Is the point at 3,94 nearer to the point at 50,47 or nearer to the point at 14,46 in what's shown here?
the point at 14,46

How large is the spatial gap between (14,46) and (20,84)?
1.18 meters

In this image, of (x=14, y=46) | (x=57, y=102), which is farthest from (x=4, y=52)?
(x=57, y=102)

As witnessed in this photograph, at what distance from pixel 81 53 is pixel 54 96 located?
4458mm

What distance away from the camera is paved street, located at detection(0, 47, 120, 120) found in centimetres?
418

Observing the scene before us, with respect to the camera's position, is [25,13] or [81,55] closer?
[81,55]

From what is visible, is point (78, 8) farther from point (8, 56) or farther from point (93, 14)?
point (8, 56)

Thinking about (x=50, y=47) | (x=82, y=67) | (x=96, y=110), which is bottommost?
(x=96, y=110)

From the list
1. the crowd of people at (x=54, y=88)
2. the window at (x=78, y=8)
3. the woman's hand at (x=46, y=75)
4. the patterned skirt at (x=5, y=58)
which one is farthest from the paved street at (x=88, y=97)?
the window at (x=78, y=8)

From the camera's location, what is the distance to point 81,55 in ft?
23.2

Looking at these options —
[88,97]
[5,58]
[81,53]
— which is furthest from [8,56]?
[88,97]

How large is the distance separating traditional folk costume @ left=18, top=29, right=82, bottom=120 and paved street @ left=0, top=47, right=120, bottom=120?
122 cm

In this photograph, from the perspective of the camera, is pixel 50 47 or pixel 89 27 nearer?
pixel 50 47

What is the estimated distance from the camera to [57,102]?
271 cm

- [DIRECTIONS FOR THIS TASK]
Turn the entries above into a JSON list of strings, one string per line, with blank lines left out.

- [EXERCISE SOLUTION]
[
  "Is the point at 3,94 nearer to the point at 50,47 or nearer to the point at 14,46 in what's shown here?",
  "the point at 14,46",
  "How large is the spatial gap between (14,46) and (20,84)?",
  "1.18 meters",
  "In this image, of (x=14, y=46) | (x=57, y=102), which is farthest from (x=4, y=52)?",
  "(x=57, y=102)",
  "As witnessed in this photograph, at what distance from pixel 81 53 is pixel 54 96 located?",
  "4458mm",
  "What distance away from the camera is paved street, located at detection(0, 47, 120, 120) found in centimetres?",
  "418",
  "Observing the scene before us, with respect to the camera's position, is [25,13] or [81,55] closer?",
  "[81,55]",
  "From what is visible, is point (78, 8) farther from point (8, 56) or farther from point (93, 14)?",
  "point (8, 56)",
  "Thinking about (x=50, y=47) | (x=82, y=67) | (x=96, y=110), which is bottommost?",
  "(x=96, y=110)",
  "From the list",
  "1. the crowd of people at (x=54, y=88)",
  "2. the window at (x=78, y=8)",
  "3. the woman's hand at (x=46, y=75)",
  "4. the patterned skirt at (x=5, y=58)",
  "which one is farthest from the paved street at (x=88, y=97)?",
  "the window at (x=78, y=8)",
  "From the camera's location, what is the distance to point 81,55 in ft?",
  "23.2",
  "Looking at these options —",
  "[88,97]",
  "[5,58]",
  "[81,53]",
  "— which is furthest from [8,56]?",
  "[88,97]",
  "How large is the distance separating traditional folk costume @ left=18, top=29, right=82, bottom=120 and paved street @ left=0, top=47, right=120, bottom=120?",
  "122 cm",
  "In this photograph, from the perspective of the camera, is pixel 50 47 or pixel 89 27 nearer?",
  "pixel 50 47",
  "What is the estimated distance from the camera to [57,102]?",
  "271 cm"
]